§ Instructions for the task
Transcribe the full listing below, word for word, without pictures.

§ Extracted records

——

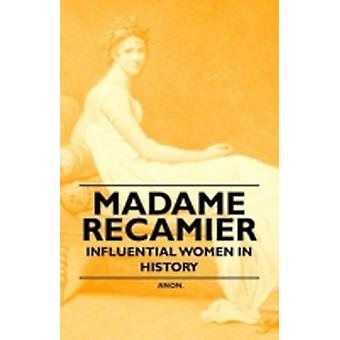 Madame Recamier  Influential Women in History by Anon
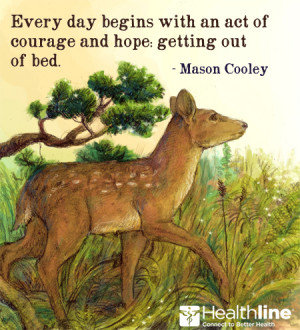 Every day begins with an act of courage and hope: getting out of bed ...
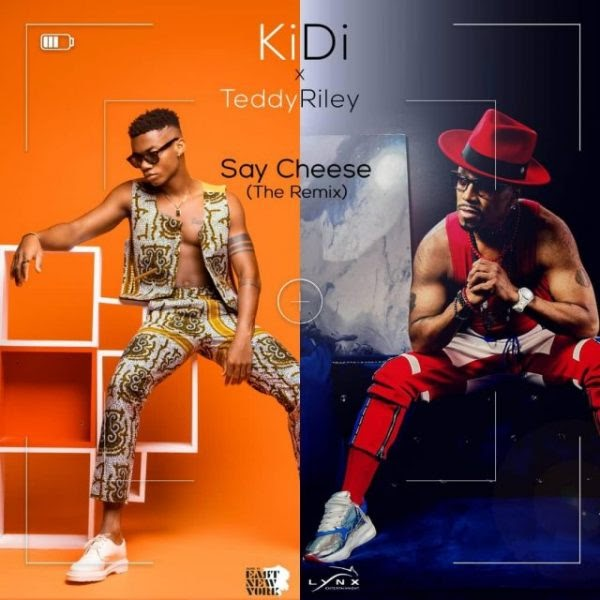 Kidi X Teddy-Riley - Say Cheese -(The Remix)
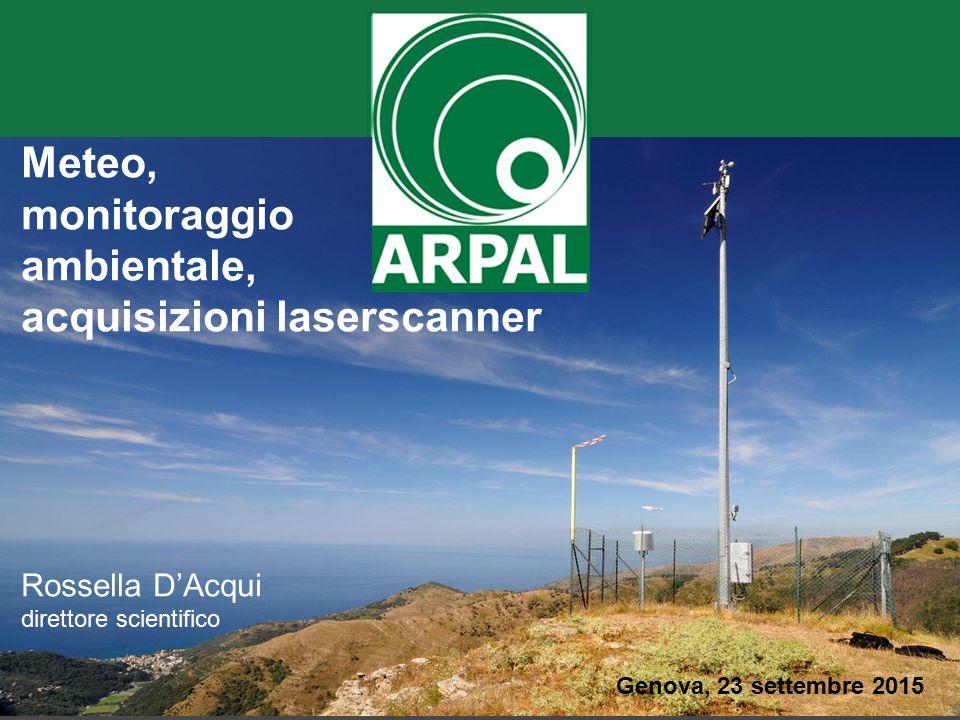 MOD-PRCF-09-AR rev02 del 13/08/131 Meteo, monitoraggio ambientale, acquisizioni laserscanner Rossella D'Acqui direttore scientifico Genova, 23 settembre 2015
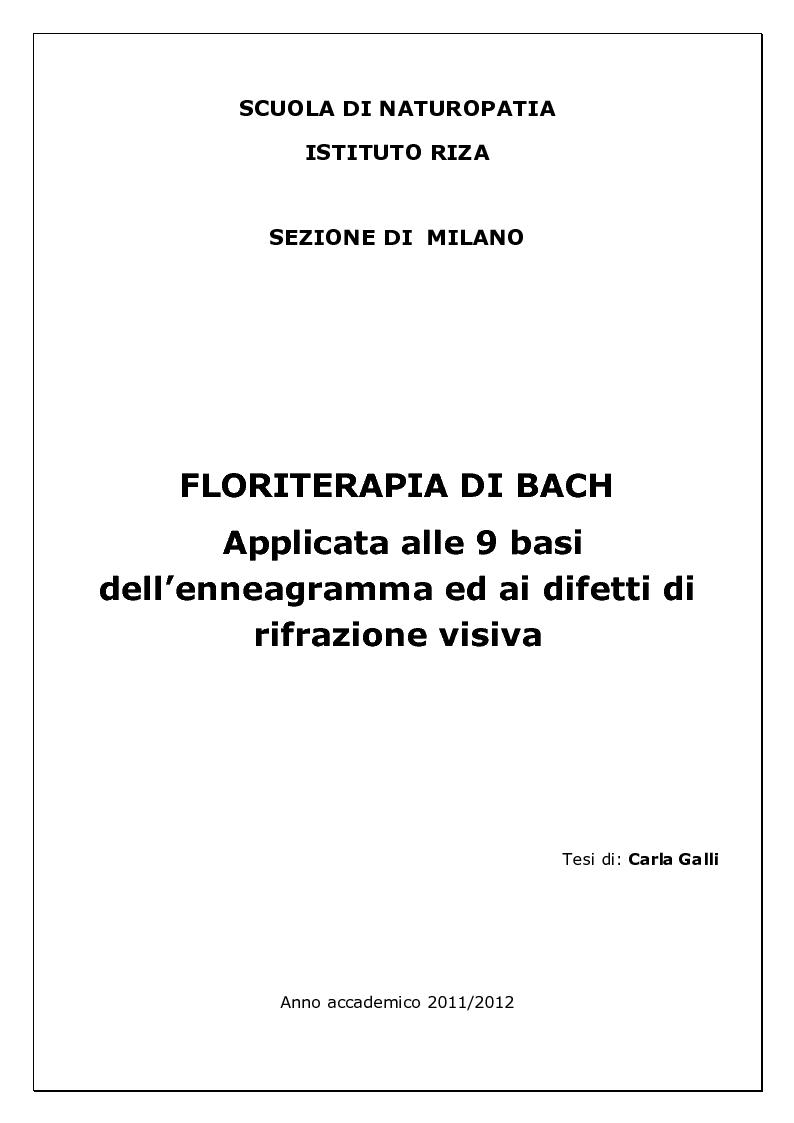 Anteprima della tesi: Floriterapia di Bach Applicata alle 9 Basi dell'enneagramma ed ai difetti di rifrazione visiva, Pagina 1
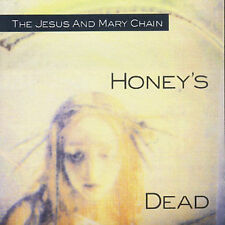 Honey's Dead by The Jesus and Mary Chain cd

——

§ Reply
 Madame Recamier  Influential Women in History by Anon
 Every day begins with an act of courage and hope: getting out of bed ...
 Kidi X Teddy-Riley - Say Cheese -(The Remix)
 MOD-PRCF-09-AR rev02 del 13/08/131 Meteo, monitoraggio ambientale, acquisizioni laserscanner Rossella D'Acqui direttore scientifico Genova, 23 settembre 2015
 Anteprima della tesi: Floriterapia di Bach Applicata alle 9 Basi dell'enneagramma ed ai difetti di rifrazione visiva, Pagina 1
 Honey's Dead by The Jesus and Mary Chain cd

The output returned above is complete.